▶ _GOAL OF THE EXERCISE_
Starting at the line that contains "How far does the", restate each line word for word through the final line of the data, keeping both ends.

[Lines of data]
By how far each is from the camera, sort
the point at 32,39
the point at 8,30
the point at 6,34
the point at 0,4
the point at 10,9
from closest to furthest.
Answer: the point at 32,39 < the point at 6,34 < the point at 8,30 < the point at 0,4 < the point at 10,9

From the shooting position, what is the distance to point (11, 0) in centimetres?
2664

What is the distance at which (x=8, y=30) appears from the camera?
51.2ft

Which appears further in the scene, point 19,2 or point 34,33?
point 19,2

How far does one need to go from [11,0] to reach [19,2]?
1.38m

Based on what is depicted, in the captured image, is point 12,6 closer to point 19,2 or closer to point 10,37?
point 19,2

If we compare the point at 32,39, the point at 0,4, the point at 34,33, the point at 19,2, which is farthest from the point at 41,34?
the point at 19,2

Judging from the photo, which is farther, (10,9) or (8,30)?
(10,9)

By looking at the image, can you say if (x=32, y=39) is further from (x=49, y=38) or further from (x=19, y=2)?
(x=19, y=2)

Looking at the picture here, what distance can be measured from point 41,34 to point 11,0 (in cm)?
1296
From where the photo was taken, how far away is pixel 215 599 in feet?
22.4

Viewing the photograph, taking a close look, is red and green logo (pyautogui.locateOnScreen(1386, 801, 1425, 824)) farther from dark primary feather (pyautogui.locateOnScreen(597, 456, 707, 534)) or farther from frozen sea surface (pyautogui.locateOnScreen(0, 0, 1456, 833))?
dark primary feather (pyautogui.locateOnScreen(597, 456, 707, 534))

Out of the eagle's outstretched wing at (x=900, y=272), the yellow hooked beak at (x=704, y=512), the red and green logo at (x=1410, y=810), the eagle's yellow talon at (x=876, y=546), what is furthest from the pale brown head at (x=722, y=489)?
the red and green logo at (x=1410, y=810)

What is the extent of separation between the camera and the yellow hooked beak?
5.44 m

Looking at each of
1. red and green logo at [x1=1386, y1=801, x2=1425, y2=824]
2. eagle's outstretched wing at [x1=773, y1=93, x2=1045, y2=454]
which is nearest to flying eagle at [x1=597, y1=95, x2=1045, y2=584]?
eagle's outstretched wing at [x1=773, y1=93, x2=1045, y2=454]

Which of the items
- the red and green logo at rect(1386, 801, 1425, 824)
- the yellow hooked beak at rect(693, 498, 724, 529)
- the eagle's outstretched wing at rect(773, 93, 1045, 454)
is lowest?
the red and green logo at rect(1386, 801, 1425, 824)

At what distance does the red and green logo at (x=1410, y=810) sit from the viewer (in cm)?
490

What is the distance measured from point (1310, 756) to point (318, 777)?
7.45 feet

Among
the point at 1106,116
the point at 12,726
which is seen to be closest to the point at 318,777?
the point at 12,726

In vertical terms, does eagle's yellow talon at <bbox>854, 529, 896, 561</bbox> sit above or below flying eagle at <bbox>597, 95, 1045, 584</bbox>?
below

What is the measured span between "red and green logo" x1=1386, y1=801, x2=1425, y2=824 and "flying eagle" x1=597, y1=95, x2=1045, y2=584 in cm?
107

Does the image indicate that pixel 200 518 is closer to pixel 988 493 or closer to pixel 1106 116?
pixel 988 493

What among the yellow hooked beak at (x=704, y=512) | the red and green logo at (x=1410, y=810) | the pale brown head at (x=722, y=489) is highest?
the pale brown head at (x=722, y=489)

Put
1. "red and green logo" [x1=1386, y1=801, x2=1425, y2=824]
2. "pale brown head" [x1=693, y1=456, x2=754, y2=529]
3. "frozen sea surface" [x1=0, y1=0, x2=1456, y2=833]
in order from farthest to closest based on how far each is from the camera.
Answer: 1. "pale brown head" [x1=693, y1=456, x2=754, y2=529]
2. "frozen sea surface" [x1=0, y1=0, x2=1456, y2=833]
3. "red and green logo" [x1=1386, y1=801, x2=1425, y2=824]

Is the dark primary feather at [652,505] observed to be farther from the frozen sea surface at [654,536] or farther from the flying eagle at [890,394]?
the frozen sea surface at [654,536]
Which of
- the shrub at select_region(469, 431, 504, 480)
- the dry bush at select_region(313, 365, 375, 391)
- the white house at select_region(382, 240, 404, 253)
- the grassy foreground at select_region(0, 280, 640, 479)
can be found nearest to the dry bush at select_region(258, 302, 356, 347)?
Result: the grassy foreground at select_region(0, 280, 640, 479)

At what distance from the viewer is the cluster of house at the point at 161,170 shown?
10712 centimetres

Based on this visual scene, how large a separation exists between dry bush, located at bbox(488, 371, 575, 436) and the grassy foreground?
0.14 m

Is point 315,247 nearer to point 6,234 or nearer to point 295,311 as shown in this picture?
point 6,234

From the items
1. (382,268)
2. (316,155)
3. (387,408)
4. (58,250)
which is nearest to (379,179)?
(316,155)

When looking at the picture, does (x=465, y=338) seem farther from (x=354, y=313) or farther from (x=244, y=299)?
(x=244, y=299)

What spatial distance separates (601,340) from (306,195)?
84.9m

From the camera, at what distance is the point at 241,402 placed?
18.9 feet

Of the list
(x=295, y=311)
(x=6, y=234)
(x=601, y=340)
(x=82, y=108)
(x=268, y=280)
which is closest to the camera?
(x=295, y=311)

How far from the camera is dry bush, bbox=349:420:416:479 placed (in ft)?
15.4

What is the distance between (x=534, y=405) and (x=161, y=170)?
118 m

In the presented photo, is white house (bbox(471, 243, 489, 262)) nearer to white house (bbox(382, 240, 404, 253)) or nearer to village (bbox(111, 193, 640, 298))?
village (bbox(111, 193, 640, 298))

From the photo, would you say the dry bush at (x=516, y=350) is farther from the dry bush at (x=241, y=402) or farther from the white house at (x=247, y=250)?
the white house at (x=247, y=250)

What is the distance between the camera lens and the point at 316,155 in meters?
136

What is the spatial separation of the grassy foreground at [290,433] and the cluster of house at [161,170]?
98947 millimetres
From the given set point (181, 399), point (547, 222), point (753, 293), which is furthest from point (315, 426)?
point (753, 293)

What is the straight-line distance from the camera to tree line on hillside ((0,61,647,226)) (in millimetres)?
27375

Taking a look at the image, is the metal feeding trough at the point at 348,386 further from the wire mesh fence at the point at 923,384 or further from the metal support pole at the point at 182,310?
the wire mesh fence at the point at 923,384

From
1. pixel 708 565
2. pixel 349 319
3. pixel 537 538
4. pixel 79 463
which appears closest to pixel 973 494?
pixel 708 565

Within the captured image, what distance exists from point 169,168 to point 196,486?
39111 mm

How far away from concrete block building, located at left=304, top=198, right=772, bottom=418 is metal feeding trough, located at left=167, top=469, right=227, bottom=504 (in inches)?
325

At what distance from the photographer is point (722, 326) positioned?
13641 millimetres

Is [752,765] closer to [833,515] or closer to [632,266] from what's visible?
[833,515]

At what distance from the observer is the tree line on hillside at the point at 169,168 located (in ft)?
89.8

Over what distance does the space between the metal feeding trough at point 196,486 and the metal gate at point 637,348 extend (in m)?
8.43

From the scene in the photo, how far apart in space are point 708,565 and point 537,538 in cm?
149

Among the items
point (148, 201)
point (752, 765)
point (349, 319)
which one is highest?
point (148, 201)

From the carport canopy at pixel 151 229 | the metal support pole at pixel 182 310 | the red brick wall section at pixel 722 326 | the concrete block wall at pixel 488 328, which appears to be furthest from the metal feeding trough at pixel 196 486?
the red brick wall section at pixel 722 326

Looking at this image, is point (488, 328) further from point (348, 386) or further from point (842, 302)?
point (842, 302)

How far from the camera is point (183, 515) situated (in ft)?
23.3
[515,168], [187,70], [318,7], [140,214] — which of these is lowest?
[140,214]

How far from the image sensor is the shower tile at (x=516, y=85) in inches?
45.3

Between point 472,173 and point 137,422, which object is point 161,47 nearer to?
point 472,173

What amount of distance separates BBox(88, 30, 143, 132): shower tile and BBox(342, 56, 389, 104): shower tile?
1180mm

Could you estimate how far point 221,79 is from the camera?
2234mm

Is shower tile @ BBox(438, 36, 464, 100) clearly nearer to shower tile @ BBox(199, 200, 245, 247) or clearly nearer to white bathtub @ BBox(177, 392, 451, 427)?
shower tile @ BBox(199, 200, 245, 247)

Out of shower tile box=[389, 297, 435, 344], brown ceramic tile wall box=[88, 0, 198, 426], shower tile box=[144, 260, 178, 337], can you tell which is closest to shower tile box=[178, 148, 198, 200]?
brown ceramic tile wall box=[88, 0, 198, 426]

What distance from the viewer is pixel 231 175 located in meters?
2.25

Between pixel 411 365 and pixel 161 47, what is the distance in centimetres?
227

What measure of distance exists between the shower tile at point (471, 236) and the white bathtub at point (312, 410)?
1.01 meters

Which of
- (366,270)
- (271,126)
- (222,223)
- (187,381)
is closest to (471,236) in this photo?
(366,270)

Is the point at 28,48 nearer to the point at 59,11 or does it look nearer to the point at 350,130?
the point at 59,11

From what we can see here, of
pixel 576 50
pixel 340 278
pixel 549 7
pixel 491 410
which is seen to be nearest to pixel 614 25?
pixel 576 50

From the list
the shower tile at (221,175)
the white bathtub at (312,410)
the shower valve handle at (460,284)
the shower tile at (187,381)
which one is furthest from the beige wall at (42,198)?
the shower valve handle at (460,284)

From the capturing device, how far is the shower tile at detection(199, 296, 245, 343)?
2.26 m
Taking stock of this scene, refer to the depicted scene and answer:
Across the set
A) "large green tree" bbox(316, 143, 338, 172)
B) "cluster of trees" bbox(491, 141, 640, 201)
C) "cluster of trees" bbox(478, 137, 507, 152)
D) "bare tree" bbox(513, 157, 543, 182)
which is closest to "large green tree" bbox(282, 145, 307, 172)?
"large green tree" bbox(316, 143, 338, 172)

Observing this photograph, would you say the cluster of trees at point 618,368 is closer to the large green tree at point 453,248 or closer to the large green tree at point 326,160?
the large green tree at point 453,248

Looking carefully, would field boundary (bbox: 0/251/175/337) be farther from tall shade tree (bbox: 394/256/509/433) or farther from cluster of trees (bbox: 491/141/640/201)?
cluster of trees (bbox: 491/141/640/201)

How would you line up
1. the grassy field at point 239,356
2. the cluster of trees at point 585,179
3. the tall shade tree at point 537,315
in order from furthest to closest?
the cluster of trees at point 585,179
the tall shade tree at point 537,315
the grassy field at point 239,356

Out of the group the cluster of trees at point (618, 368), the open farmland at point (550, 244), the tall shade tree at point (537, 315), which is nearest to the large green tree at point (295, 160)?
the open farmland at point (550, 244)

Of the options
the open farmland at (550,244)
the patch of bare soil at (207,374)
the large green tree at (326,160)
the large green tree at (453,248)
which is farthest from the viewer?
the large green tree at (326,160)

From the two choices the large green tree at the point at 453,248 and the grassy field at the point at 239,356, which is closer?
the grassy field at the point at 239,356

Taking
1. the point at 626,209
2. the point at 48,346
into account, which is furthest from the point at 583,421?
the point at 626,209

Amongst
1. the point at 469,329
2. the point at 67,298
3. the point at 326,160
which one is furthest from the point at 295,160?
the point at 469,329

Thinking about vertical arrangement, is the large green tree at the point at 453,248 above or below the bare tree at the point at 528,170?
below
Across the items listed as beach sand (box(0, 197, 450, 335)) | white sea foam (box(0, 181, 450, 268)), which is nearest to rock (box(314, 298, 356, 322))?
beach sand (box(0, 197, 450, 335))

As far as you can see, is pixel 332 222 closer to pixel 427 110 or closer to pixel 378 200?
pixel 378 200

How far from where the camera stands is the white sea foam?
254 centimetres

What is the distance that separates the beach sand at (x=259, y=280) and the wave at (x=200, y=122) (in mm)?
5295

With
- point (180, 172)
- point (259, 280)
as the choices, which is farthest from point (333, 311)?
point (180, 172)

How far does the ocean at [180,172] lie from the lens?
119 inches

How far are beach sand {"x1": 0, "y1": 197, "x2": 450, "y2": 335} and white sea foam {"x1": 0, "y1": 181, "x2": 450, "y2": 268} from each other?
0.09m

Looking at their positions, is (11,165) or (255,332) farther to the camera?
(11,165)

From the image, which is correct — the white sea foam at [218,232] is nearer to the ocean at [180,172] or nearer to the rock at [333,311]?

▶ _TASK RESULT_
How far does the ocean at [180,172] lie from the lens?
119 inches

How far are beach sand {"x1": 0, "y1": 197, "x2": 450, "y2": 335} and white sea foam {"x1": 0, "y1": 181, "x2": 450, "y2": 268} from each other?
0.09m

Looking at their positions, is (11,165) or (255,332) farther to the camera?
(11,165)

From the image, which is correct — the white sea foam at [218,232] is nearer to the ocean at [180,172] or nearer to the rock at [333,311]?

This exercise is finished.